Editorial Board Member Professor Hind Al-Abadleh highlights Adsorption of oleic acid on magnetite facets by Andreas Stierle, Robert Meißner and colleagues (https://doi.org/10.1038/s42004-022-00741-0). “The team used a microscopic, experimental, and theoretical approach to investigate the magnetite/organic acid interface to illuminate processes responsible for tuning the mechanical properties of nanocomposite materials. They studied the adsorption and orientation of oleic acid molecules on two facets of magnetite crystals as a function of coverage under ultrahigh vacuum conditions and the results clearly showed the influence of surface termination on the structure of oleic acid surface complexes. The insights gained from the study are significant because they can guide future synthesis, modification, and stability of metal oxide nanocomposite materials in the presence of organic acids for optimum mechanical performance.”

Associate Editor Huijuan Guo highlights Proton transfer during DNA strand separation as a source of mutagenic guanine-cytosine tautomers by Louie Slocombe, Max Winokan, Jim Al-Khalili and Marco Sacchi (https://doi.org/10.1038/s42004-022-00760-x). “The mechanism of point mutation during DNA replication is a long-standing biological question, and there are numerous discussions on the base-pair tautomerization during DNA duplex separation. This manuscript proposes the quantum chemical models of the separation of guanine-cytosine base pair using density functional theory and molecular dynamics simulations and finds increased stability of the tautomer when the DNA strands unzip as they enter a helicase enzyme, effectively trapping the tautomer population.
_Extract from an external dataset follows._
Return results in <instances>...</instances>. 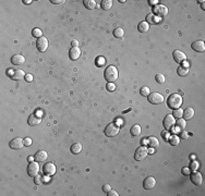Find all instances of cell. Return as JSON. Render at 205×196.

This research paves the way to understanding the role of guanine–cytosine tautomerization on point mutation during DNA replication.”

Editorial Board Member Dr David Nelson highlights Catalytic asymmetric synthesis of carbocyclic C-nucleosides by Stephen Fletcher and colleagues (https://doi.org/10.1038/s42004-022-00773-6). “The team have applied stereoselective rhodium catalysis to prepare a range of molecules that might then have future applications in chemical biology and medicinal chemistry. The work uses bench-stable arylboronic acids in the key step, and the resulting compounds are readily converted into C-nucleoside compounds with straightforward chemistry. The natural product Showdowmycin is prepared using this approach, and the authors note that many analogues might be prepared using this strategy.”

In addition to the many notable primary research Articles published in the journal this year, we are pleased to have published a number of timely and informative Review and Perspective articles, as well as valuable opinion pieces from the community in the form of Comment articles. It is our pleasure to highlight these contributions in our Collection alongside the above described research articles.